Most big developers like DLF and Unitech are sitting on large tracts of land without making progress on projects, and they are even looking to sell land to cut debt. Some others, like HDIL, are more interested in acquiring land vacated by industries within the city limits.

Nomura said, "Large affordable housing projects can get impacted by this as a large amount of land is yet to be acquired on the outskirts of the city. Any increase in the land cost will further weigh on low-margin affordable housing projects. However, developers still interested in purchasing large-sized land parcels for township development, or SEZs, could possibly divide their land acquisition amongst various subsidiaries to stop breaching the 100 acre mark."

According to the Bill, the value of land would be determined either by the stamp value or average sale price for similar deals or similar tracts in the vicinity. In urban areas, the cost of acquisition will be at least twice the market value, whereas in rural areas, it will not be less than six times, although this could be revised downwards to four times.

Developers have expressed their displeasure over the proposed legislation, saying it is 'impractical' and 'anti-development.' In the past few years, many large projects have been delayed due to agitations and judicial action against acquisition of land or inadequate compensation.

The new Bill does not stop private developers from buying land directly from farmers at an agreed price, but in case the size of land acquired is more than 100 acres, the developer will be liable to provide rehabilitation and resettlement benefits.

The Bill has also been criticised by activists and citizens' forums.
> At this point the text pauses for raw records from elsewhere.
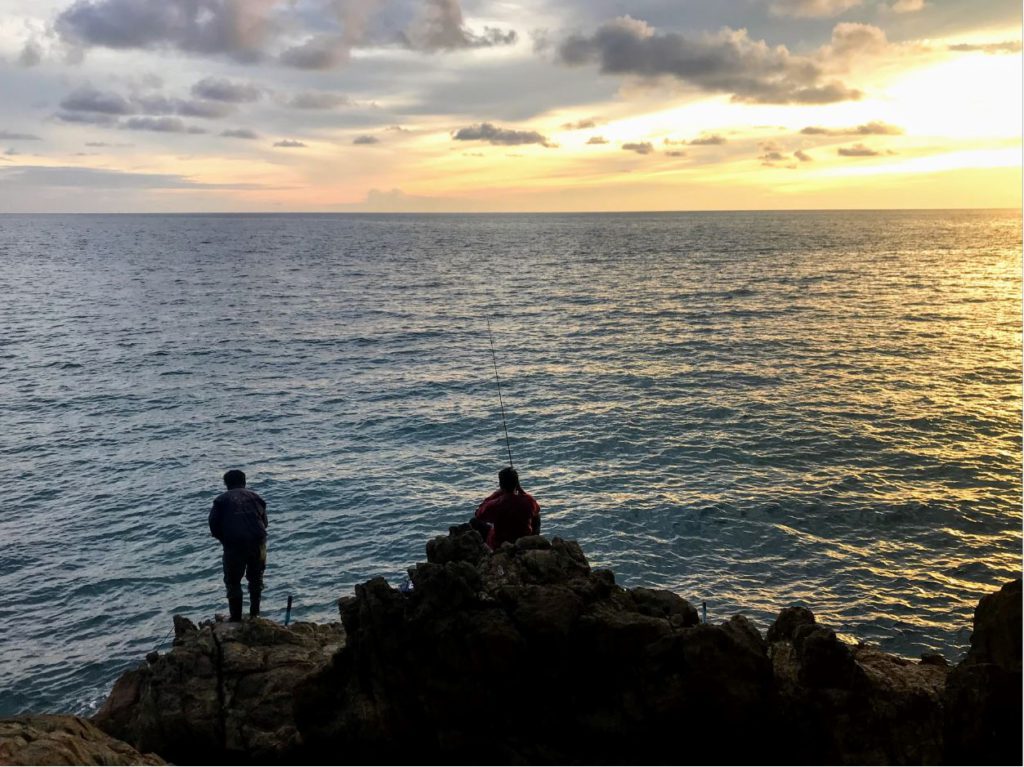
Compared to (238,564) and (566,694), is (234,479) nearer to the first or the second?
(238,564)

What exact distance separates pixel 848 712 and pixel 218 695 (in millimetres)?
7931

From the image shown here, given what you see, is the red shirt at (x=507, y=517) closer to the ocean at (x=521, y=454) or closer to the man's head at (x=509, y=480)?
the man's head at (x=509, y=480)

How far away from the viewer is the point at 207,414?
32.2 m

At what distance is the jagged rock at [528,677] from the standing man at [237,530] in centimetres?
323

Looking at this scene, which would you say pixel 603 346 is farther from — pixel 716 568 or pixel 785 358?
pixel 716 568

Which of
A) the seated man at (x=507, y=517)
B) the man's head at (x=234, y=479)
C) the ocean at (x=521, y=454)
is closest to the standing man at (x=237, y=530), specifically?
the man's head at (x=234, y=479)

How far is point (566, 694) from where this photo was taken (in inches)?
332

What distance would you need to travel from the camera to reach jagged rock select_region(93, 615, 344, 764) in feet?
31.4

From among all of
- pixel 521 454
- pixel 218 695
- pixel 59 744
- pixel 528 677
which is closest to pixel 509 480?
pixel 528 677

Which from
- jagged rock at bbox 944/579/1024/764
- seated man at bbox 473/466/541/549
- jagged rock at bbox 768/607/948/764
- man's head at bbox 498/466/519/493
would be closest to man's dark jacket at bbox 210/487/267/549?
seated man at bbox 473/466/541/549

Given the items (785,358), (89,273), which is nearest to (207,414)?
(785,358)

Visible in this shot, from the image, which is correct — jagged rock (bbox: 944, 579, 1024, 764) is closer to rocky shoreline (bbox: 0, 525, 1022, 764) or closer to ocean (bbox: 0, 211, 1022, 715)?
rocky shoreline (bbox: 0, 525, 1022, 764)

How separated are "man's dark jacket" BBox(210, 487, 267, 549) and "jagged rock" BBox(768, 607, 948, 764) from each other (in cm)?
797

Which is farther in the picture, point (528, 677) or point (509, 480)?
point (509, 480)
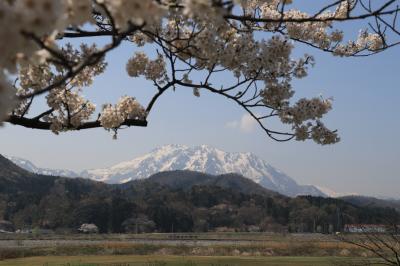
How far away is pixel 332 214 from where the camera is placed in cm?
16650

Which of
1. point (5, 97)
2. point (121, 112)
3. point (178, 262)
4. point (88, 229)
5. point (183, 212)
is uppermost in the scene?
point (183, 212)

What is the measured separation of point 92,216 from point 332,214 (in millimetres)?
74211

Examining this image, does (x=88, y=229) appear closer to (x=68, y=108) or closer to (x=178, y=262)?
(x=178, y=262)

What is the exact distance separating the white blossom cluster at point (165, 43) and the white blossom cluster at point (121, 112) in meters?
0.02

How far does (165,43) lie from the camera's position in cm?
745

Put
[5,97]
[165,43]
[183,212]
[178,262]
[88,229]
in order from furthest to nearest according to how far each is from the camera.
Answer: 1. [183,212]
2. [88,229]
3. [178,262]
4. [165,43]
5. [5,97]

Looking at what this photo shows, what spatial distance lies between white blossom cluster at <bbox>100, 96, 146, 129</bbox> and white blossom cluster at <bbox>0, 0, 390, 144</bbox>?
17mm

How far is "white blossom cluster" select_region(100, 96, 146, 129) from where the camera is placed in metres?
8.92

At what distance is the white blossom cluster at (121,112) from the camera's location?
29.3ft

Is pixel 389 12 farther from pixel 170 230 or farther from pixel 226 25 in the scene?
pixel 170 230

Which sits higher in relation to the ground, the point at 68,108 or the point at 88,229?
the point at 68,108

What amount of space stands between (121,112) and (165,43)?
2.07 meters

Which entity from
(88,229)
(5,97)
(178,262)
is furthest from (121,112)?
(88,229)

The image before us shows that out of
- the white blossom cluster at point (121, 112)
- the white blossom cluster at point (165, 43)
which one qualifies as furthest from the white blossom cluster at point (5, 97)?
the white blossom cluster at point (121, 112)
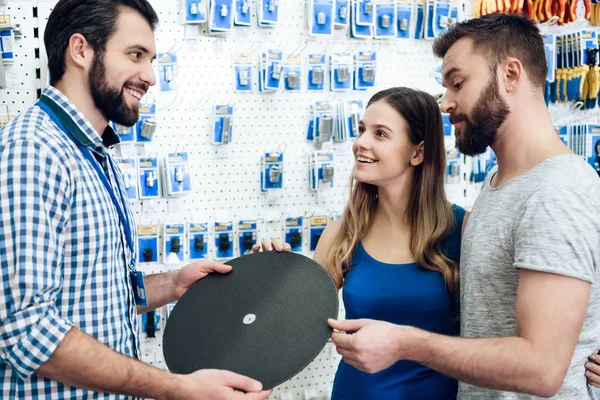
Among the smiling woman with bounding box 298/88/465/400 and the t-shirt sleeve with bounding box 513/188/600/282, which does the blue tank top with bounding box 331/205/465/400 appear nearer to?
the smiling woman with bounding box 298/88/465/400

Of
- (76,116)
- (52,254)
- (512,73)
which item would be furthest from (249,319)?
(512,73)

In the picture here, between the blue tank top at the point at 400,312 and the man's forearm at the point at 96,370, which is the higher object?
the man's forearm at the point at 96,370

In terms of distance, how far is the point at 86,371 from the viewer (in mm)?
1216

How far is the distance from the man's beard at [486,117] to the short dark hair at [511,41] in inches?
3.0

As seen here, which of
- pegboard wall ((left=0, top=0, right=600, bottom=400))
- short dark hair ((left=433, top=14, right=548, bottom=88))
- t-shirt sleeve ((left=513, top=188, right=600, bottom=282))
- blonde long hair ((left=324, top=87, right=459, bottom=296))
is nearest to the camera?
t-shirt sleeve ((left=513, top=188, right=600, bottom=282))

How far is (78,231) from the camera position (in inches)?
51.9

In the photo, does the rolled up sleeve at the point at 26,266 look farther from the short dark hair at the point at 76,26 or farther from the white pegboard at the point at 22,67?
the white pegboard at the point at 22,67

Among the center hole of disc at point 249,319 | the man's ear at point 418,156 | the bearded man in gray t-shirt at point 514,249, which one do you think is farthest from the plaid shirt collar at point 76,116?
the man's ear at point 418,156

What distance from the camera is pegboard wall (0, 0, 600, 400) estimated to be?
8.90 feet

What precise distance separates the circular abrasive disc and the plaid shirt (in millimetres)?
177

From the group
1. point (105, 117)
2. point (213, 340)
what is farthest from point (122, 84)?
point (213, 340)

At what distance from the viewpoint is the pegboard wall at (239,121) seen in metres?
2.71

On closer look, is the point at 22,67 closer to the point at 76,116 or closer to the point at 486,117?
the point at 76,116

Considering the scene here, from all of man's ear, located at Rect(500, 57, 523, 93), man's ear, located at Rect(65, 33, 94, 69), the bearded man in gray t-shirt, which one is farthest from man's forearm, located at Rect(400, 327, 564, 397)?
man's ear, located at Rect(65, 33, 94, 69)
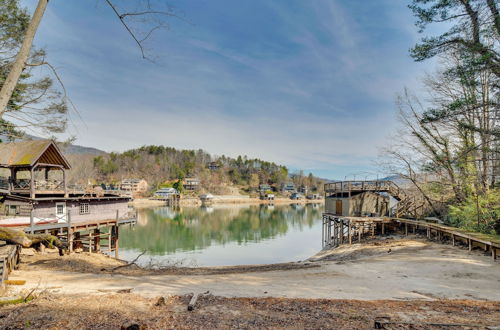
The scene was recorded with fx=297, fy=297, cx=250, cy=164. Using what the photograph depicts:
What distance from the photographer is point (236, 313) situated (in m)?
6.84

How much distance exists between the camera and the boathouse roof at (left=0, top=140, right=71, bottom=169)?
22594mm

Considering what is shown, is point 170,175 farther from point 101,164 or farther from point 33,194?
point 33,194

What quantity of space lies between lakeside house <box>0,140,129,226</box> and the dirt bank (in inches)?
424

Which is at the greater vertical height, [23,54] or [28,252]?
[23,54]

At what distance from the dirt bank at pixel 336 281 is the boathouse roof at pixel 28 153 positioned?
1149cm

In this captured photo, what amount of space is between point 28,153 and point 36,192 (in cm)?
310

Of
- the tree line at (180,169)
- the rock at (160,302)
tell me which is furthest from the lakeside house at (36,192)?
the tree line at (180,169)

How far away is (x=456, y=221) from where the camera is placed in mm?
23797

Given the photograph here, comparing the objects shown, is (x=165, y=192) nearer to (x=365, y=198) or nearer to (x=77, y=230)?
(x=77, y=230)

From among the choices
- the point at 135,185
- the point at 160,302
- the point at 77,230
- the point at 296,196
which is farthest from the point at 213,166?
the point at 160,302

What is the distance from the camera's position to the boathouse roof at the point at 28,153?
22594 millimetres

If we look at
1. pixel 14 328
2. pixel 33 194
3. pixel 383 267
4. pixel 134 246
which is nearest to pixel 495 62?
pixel 383 267

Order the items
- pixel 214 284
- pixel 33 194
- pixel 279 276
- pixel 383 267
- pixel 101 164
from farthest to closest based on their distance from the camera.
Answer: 1. pixel 101 164
2. pixel 33 194
3. pixel 383 267
4. pixel 279 276
5. pixel 214 284

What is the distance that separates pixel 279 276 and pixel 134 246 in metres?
29.2
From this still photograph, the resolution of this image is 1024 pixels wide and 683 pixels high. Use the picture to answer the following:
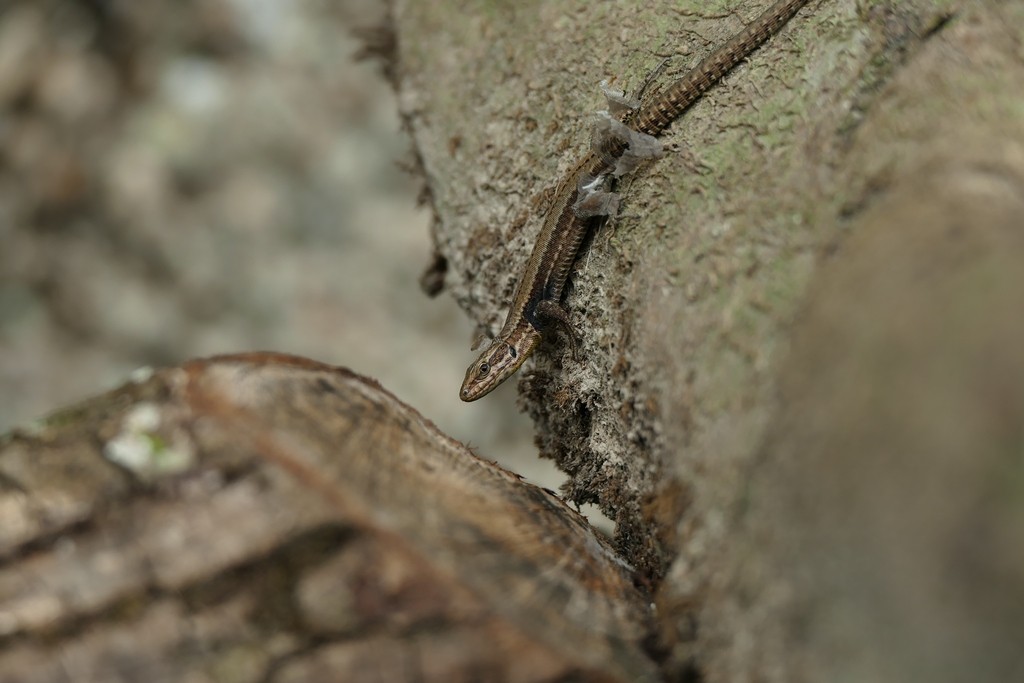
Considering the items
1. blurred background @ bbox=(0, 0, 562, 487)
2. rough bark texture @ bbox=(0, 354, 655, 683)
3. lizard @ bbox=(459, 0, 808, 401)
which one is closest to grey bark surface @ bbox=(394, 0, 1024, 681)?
lizard @ bbox=(459, 0, 808, 401)

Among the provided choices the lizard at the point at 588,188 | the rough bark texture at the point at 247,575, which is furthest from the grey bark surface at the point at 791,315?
the rough bark texture at the point at 247,575

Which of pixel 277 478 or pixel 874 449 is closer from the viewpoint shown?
pixel 874 449

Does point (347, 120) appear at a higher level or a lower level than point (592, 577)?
higher

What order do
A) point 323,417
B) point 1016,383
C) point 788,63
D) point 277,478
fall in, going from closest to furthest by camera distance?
point 1016,383, point 277,478, point 323,417, point 788,63

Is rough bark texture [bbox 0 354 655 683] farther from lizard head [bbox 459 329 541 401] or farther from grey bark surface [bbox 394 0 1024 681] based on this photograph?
lizard head [bbox 459 329 541 401]

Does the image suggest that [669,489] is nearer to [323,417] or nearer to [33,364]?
[323,417]

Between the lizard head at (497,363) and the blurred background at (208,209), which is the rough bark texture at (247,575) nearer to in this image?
the lizard head at (497,363)

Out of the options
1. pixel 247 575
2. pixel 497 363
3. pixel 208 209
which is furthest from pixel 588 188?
pixel 208 209

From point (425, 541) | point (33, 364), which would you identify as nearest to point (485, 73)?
point (425, 541)
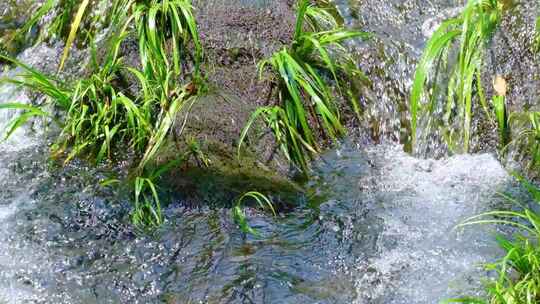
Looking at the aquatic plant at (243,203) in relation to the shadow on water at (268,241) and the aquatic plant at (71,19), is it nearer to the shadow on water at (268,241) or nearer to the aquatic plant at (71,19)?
the shadow on water at (268,241)

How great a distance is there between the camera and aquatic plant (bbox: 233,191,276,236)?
3.96 m

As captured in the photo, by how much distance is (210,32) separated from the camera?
15.3 feet

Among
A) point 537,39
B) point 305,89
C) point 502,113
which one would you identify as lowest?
point 502,113

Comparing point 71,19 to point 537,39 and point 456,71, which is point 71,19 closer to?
point 456,71

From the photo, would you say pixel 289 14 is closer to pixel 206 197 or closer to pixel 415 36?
pixel 415 36

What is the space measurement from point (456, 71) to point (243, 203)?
152 cm

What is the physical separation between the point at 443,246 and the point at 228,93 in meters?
1.53

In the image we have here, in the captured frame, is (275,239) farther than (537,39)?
No

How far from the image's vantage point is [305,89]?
4422 mm

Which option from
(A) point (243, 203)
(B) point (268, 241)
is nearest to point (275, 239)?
→ (B) point (268, 241)

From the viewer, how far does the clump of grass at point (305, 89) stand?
434 centimetres

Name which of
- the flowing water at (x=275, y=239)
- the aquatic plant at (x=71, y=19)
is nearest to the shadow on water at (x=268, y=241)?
the flowing water at (x=275, y=239)

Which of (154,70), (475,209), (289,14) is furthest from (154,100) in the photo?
(475,209)

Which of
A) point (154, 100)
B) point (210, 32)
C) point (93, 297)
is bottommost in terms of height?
point (93, 297)
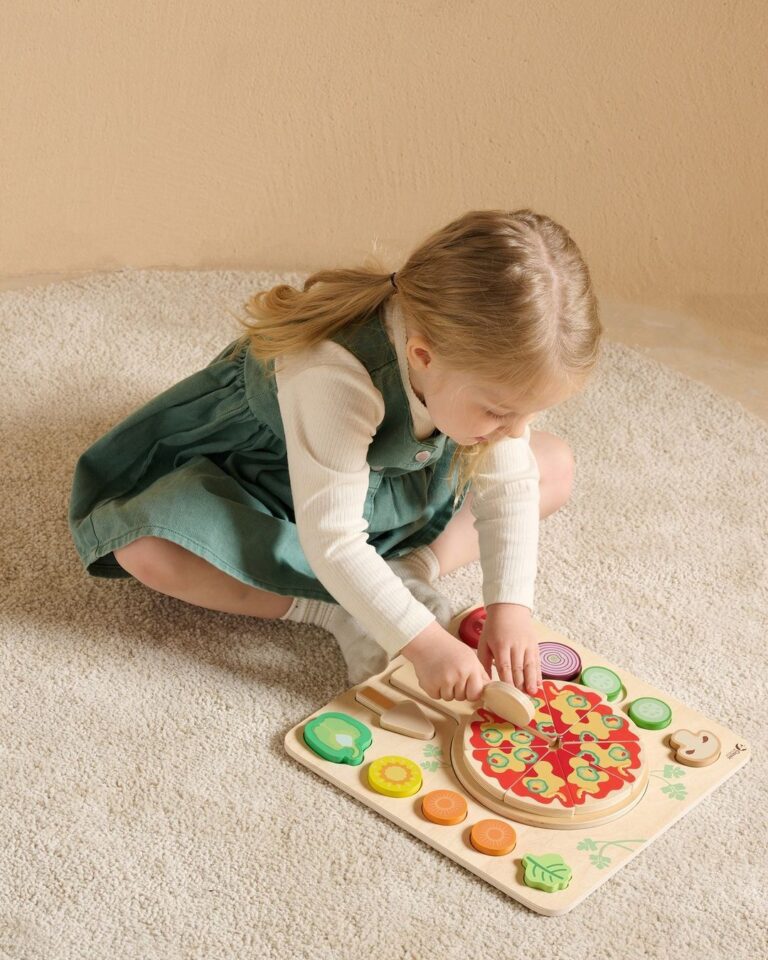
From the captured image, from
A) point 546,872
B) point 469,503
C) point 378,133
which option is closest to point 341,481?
point 469,503

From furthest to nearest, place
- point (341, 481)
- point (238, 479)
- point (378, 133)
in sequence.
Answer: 1. point (378, 133)
2. point (238, 479)
3. point (341, 481)

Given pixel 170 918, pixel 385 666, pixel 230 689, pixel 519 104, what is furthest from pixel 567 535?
pixel 519 104

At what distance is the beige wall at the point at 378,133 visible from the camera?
5.59 ft

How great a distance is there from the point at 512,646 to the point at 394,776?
152 millimetres

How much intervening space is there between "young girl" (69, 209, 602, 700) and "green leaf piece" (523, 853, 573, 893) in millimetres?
146

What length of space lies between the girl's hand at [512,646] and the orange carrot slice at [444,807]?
12 cm

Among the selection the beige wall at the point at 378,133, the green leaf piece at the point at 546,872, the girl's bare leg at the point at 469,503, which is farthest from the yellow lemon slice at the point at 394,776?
the beige wall at the point at 378,133

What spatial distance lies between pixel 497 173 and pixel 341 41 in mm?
279

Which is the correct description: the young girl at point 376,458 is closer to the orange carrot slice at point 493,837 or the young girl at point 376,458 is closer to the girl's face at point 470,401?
the girl's face at point 470,401

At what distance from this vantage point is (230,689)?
1.12 metres

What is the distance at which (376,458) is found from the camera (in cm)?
111

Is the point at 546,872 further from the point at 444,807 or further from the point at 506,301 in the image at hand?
the point at 506,301

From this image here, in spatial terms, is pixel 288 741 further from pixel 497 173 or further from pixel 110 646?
pixel 497 173

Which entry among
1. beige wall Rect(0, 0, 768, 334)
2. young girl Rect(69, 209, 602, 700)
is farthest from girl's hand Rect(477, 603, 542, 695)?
beige wall Rect(0, 0, 768, 334)
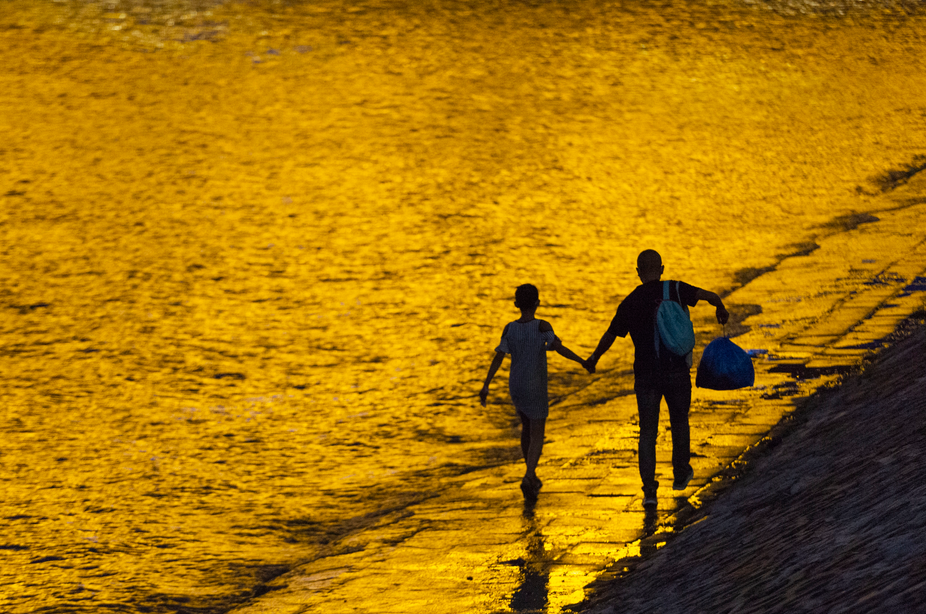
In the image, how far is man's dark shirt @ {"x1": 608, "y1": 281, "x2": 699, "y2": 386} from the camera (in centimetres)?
518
"It is extremely unfortunate that a key legislation is being pushed in such a hurry and the Cabinet further dilutes some of the positive developments in the earlier draft," the National Alliance for People's Movement (NAPM) said. "It is ironic that when the mood in the country is against land acquisitions, the Cabinet has brought in the provision that if a private company is acquiring land over 100 acres for a public purpose, all land will be acquired by the government." The organisation has called on the ministry to hold a public consultation on the issue at the regional and central levels before adopting the Bill.

NAPM has also rejected the approach to the matter by market value of the land, saying that this is never fully worked out and that it does not automatically ensure attainment of alternative sources of livelihood, especially for adivasis and dalits. Instead, provisions should be made for alternative livelihood or mandatory employment for the project-affected people. It also says that the 'urgency clause' should be done away with and be limited only to natural calamities or for defence purposes only in the time of war.

Former finance and power secretary EAS Sarma, too, is against the acquisition of land by anyone for private corporations. Acquiring of agricultural land must be made difficult not only for the sake of farmers, but also for food security. In a letter to rural development minister Jairam Ramesh, Mr Sarma said, "The area limit beyond which the government will step in could be reduced to 20 acres. Also, this Bill will not address a host of other dimensions of people's displacement. Displacement occurs even in alienation of public lands to private parties and due to mining franchises."